Подождав, пока пройдет головокружение, Мательда попыталась встать, и что-то затрещало у нее под ногами. Оглядев себя, она с ужасом обнаружила, что вся с головы до ног перепачкана засохшей грязью. В памяти всплыли увиденные ею в вестибюле дворца свиньи.
— Как долго я была без сознания? — спросила она, осторожно ощупывая пальцами свое лицо. Оно, казалось, уже было умыто.
— С тех пор как эти чужестранцы принесли тебя сюда. Эта ночь была самой длинной в моей жизни, — признался Джустиниано заплетающимся голосом, будто слова балансировали у него на языке, как на канате. — На твоем лице и руках была кровь. Сначала я подумал… Но ее удалось смыть. Ты не ранена.
Это была кровь Элиаса, вспомнила Мательда. Она вновь явственно ощутила его кожу под своими зубами, и ее снова чуть не стошнило.
— А где те люди, которые принесли меня сюда?
— Гости находятся в малом зале, там как раз совещаются трибуны. Мне пора возвращаться к ним, без меня они не могут принять никаких решений. Хотя бы для этого я еще гожусь.
Мательда поднялась и стала искать под своими платьями письма, которые украла из кабинета Рустико. Когда она вытащила их наружу, еще несколько кусков грязи отвалились от ее когда-то пышного одеяния и упали на пол. Следы прошлой ночи рассыпались в пыль.
— Я пойду с тобой, — сказала она. — Я должна рассказать трибунам кое-что важное.

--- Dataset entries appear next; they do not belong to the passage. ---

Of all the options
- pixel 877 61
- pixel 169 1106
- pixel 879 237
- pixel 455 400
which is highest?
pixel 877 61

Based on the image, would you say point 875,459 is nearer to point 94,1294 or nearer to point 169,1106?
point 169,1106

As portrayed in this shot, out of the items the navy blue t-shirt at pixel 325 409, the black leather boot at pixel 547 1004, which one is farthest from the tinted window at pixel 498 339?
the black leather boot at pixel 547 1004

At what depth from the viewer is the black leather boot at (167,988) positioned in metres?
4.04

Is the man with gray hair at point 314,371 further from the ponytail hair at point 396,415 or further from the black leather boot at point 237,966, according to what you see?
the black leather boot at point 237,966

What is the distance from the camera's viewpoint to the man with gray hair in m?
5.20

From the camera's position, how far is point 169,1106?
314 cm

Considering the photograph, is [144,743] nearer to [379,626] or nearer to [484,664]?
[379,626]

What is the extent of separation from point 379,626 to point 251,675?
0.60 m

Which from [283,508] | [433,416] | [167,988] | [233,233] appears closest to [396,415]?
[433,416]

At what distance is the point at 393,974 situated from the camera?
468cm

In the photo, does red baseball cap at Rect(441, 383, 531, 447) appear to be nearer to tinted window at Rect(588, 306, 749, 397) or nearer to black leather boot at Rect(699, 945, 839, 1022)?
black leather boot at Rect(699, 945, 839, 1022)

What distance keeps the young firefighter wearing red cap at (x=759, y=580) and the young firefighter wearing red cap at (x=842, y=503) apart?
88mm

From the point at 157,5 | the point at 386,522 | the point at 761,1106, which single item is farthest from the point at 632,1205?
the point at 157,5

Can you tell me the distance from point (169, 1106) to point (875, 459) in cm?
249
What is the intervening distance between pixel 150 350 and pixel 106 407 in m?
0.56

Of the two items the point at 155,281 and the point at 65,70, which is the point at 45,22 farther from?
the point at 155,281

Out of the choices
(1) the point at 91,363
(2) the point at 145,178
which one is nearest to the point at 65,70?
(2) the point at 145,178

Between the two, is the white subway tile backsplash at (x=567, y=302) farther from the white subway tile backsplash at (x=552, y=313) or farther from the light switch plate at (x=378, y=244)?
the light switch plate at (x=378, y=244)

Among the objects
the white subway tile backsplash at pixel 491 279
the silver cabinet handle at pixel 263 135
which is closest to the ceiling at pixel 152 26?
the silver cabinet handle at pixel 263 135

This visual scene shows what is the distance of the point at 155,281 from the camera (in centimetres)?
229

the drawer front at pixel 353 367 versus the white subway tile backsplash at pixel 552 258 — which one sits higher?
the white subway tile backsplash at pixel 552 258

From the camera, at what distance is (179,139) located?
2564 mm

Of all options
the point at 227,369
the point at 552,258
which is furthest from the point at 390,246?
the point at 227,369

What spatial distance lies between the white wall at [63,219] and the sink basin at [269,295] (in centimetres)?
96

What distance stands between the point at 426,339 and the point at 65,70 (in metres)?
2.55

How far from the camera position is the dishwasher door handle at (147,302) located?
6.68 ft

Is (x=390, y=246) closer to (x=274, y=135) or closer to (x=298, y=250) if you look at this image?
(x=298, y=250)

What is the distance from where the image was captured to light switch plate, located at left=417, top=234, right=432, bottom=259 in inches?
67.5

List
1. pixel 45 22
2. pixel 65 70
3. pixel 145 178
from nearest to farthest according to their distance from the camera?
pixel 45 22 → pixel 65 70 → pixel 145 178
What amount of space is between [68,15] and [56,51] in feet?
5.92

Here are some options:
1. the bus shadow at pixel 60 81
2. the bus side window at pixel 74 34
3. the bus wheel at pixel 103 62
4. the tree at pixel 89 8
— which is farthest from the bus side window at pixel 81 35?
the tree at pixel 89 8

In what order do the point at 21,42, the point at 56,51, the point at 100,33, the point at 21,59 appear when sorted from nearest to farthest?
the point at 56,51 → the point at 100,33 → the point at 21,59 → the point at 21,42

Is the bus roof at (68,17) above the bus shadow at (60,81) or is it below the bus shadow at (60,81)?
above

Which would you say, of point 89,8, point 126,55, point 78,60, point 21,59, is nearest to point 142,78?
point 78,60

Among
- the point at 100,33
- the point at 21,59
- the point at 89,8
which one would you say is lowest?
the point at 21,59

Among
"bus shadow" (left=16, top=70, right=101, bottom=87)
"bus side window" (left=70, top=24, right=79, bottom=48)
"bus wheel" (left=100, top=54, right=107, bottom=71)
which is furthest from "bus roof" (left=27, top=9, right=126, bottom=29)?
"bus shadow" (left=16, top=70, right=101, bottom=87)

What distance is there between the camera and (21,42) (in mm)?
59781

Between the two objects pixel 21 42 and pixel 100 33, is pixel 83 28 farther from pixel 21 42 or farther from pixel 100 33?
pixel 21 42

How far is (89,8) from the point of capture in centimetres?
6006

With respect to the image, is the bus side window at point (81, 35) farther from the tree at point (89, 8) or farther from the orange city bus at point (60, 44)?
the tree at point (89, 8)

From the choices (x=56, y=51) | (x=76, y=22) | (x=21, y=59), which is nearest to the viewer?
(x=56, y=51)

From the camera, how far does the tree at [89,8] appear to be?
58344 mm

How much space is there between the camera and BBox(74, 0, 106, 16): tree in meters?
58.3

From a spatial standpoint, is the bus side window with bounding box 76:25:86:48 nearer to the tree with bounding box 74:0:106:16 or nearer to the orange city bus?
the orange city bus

Мательда любила малый зал дворца. Его стены были окрашены белой известью, а потолок поддерживали черные деревянные дуги. Ничего лишнего, всего два цвета — светлый и темный. Вот если бы и в жизни все было так же просто и понятно!
Вдоль стен расставлены стулья. На стенах — никаких украшений, лишь под маленькими оконными проемами натянуты балдахины, чтобы расположившиеся в нишах птицы не сбрасывали свой помет на умные головы участников заседаний суда и городского совета.
Сегодня раскладные стулья пустовали. Две группы мужчин ждали дожа. По правую руку от себя Мательда узнала трибунов, среди них был и Бонус Маламокко. Хозяева городов лагуны стояли, плотно сгрудившись, и о чем-то шептались между собой.
В другой стороне помещения Мательда обнаружила трех чужестранцев с длинными волосами, уложенными прядями. Их крепкие фигуры были облачены в толстые серые шерстяные накидки, под которыми виднелись одежды из яркого материала и потертой кожи. Обувью им служили унты. Никогда раньше Мательда не видела такой одежды.
Она узнала двоих парней, которые встретились ей прошлой ночью, — худого невысокого и большого, который утащил ее на своем плече, словно какую-то ценность, спасаемую из разрушенного и охваченного пожаром города.
Мательда нерешительно подошла к чужакам. Перед высоким она остановилась и подняла на него глаза. Он не отвел свой взгляд.
И… неужели он усмехнулся?
— Что вы сделали со мной прошлой ночью?
— Взяли тебя с собой. — Он пожал плечами. — Другие почему-то вдруг больше тебя не захотели.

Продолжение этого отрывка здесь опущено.